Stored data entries

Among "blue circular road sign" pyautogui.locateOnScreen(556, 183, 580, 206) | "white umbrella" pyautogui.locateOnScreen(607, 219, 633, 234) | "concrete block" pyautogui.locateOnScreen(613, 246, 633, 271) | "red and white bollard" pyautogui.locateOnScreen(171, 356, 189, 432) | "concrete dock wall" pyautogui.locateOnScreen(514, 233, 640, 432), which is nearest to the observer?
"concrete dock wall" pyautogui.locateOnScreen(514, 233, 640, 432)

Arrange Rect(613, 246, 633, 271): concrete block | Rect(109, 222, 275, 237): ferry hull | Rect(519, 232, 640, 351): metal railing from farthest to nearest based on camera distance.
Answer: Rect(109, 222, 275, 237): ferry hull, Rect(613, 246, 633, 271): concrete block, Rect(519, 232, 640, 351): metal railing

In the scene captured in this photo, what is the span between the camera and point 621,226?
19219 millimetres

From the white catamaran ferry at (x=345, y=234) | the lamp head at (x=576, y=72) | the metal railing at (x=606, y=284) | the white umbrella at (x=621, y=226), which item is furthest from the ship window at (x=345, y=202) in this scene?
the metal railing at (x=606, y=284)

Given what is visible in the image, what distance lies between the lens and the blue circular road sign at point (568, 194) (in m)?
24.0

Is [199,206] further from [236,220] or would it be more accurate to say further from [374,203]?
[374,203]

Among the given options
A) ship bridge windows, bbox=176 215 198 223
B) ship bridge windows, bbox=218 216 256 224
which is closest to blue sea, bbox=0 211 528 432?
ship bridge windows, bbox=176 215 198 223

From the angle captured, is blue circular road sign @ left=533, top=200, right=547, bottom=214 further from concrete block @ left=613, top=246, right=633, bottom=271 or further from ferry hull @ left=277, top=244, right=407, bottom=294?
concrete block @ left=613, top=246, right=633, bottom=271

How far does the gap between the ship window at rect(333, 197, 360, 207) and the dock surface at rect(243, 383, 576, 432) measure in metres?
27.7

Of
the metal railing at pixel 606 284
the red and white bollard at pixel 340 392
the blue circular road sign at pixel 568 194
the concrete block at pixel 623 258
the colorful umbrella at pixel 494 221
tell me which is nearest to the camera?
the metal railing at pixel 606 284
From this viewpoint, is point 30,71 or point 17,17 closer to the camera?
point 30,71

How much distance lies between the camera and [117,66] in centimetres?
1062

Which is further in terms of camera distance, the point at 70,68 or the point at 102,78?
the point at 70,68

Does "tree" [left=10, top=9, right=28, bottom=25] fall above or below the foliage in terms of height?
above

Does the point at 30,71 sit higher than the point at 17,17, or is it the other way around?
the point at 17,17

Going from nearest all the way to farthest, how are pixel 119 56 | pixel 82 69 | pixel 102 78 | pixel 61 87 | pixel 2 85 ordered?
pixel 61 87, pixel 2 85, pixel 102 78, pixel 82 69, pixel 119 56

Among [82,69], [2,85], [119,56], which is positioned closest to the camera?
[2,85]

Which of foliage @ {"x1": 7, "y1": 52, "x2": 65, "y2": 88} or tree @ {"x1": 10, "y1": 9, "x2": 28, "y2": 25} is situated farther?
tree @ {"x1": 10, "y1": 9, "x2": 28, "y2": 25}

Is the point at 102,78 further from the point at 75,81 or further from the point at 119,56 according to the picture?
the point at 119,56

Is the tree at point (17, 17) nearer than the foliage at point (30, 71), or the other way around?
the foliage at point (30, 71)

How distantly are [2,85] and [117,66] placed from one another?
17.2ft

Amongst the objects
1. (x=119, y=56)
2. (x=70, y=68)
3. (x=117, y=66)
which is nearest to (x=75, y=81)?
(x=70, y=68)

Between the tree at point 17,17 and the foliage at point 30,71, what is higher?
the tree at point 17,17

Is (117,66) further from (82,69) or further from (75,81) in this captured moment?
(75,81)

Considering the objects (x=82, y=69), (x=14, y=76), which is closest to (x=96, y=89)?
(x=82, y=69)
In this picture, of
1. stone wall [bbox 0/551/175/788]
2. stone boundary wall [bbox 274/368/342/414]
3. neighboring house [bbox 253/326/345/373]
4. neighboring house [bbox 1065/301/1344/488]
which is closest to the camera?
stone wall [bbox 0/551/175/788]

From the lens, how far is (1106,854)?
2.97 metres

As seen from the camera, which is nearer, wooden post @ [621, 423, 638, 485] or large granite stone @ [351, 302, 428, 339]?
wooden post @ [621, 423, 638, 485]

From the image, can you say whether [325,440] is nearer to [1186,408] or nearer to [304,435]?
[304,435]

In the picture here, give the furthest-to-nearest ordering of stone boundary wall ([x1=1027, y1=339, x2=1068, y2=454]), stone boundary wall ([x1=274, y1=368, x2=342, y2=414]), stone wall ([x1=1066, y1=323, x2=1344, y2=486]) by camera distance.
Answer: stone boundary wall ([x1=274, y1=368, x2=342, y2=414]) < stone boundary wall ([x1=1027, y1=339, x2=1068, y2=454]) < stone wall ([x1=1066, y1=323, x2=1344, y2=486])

PROBLEM DETAILS
Rewrite the records above, substituting "round blue traffic sign" for every occurrence of "blue circular road sign" and leaving all other text untouched.

RESULT
Among "round blue traffic sign" pyautogui.locateOnScreen(556, 183, 580, 206) | "white umbrella" pyautogui.locateOnScreen(607, 219, 633, 234) | "concrete block" pyautogui.locateOnScreen(613, 246, 633, 271) | "red and white bollard" pyautogui.locateOnScreen(171, 356, 189, 432) | "concrete dock wall" pyautogui.locateOnScreen(514, 233, 640, 432), which is nearest to the observer?
"concrete dock wall" pyautogui.locateOnScreen(514, 233, 640, 432)

Arrange Rect(613, 246, 633, 271): concrete block | Rect(109, 222, 275, 237): ferry hull | Rect(519, 232, 640, 351): metal railing from farthest to nearest based on camera distance.
Answer: Rect(109, 222, 275, 237): ferry hull, Rect(613, 246, 633, 271): concrete block, Rect(519, 232, 640, 351): metal railing

In the scene captured in this photo, what is the span between the camera and point 621,226?
19219 millimetres

From the white catamaran ferry at (x=345, y=234) | the lamp head at (x=576, y=72) | the metal railing at (x=606, y=284) | the white umbrella at (x=621, y=226), which item is furthest from the ship window at (x=345, y=202) in this scene?
the metal railing at (x=606, y=284)

Given what is visible in the image, what distance lies between the lens and the round blue traffic sign at point (568, 194) (in m)?
24.0

Is [199,206] further from [236,220] or would it be more accurate to say further from [374,203]?
[374,203]

Among the given options
A) ship bridge windows, bbox=176 215 198 223
B) ship bridge windows, bbox=218 216 256 224
which is closest to blue sea, bbox=0 211 528 432?
ship bridge windows, bbox=176 215 198 223

From the angle captured, is round blue traffic sign @ left=533, top=200, right=547, bottom=214 further from concrete block @ left=613, top=246, right=633, bottom=271 or further from ferry hull @ left=277, top=244, right=407, bottom=294?
concrete block @ left=613, top=246, right=633, bottom=271

How far does the gap between the ship window at rect(333, 197, 360, 207) and the dock surface at rect(243, 383, 576, 432) measure in metres?
27.7

Of
the metal railing at pixel 606 284
the red and white bollard at pixel 340 392
the round blue traffic sign at pixel 568 194
the concrete block at pixel 623 258
the colorful umbrella at pixel 494 221
tell me which is nearest to the camera?
the metal railing at pixel 606 284
From this viewpoint, is point 30,71 or point 17,17 closer to the camera?
point 30,71

How much distance lies between the camera and [117,66] in centimetres?
1062

Which is further in terms of camera distance, the point at 70,68 or the point at 102,78?
the point at 70,68

Does "tree" [left=10, top=9, right=28, bottom=25] fall above or below the foliage in terms of height?
above

Does the point at 30,71 sit higher than the point at 17,17, or is it the other way around?
the point at 17,17

Going from nearest all the way to farthest, how are pixel 119 56 | pixel 82 69 | pixel 102 78 | pixel 61 87 | pixel 2 85 ordered?
pixel 61 87, pixel 2 85, pixel 102 78, pixel 82 69, pixel 119 56

Among [82,69], [2,85], [119,56], which is positioned closest to the camera?
[2,85]

Which of foliage @ {"x1": 7, "y1": 52, "x2": 65, "y2": 88} or tree @ {"x1": 10, "y1": 9, "x2": 28, "y2": 25} is situated farther?
tree @ {"x1": 10, "y1": 9, "x2": 28, "y2": 25}

Is the point at 102,78 further from the point at 75,81 or further from the point at 119,56 according to the picture?
the point at 119,56

Is the tree at point (17, 17) nearer than the foliage at point (30, 71), or the other way around?
the foliage at point (30, 71)

How distantly are [2,85] and [117,66] placed from one another?
17.2ft

Amongst the objects
1. (x=119, y=56)
2. (x=70, y=68)
3. (x=117, y=66)
which is nearest to (x=75, y=81)?
(x=70, y=68)

Between the tree at point 17,17 and the foliage at point 30,71, what is higher?
the tree at point 17,17

Is (117,66) further from (82,69) or further from (75,81) in this captured moment?
(75,81)

Considering the objects (x=82, y=69), (x=14, y=76), which is closest to (x=96, y=89)?
(x=82, y=69)
In this picture, of
1. stone wall [bbox 0/551/175/788]
2. stone boundary wall [bbox 274/368/342/414]
3. neighboring house [bbox 253/326/345/373]
4. neighboring house [bbox 1065/301/1344/488]
which is closest to the camera?
stone wall [bbox 0/551/175/788]

From the lens, how far is (1106,854)?
2.97 metres

As seen from the camera, which is nearer, wooden post @ [621, 423, 638, 485] or large granite stone @ [351, 302, 428, 339]?
wooden post @ [621, 423, 638, 485]

From the image, can you say whether [325,440] is nearer to [1186,408] or nearer to [304,435]?
[304,435]

In the picture here, give the furthest-to-nearest ordering of stone boundary wall ([x1=1027, y1=339, x2=1068, y2=454]), stone boundary wall ([x1=274, y1=368, x2=342, y2=414]), stone wall ([x1=1066, y1=323, x2=1344, y2=486]) by camera distance.
Answer: stone boundary wall ([x1=274, y1=368, x2=342, y2=414]) < stone boundary wall ([x1=1027, y1=339, x2=1068, y2=454]) < stone wall ([x1=1066, y1=323, x2=1344, y2=486])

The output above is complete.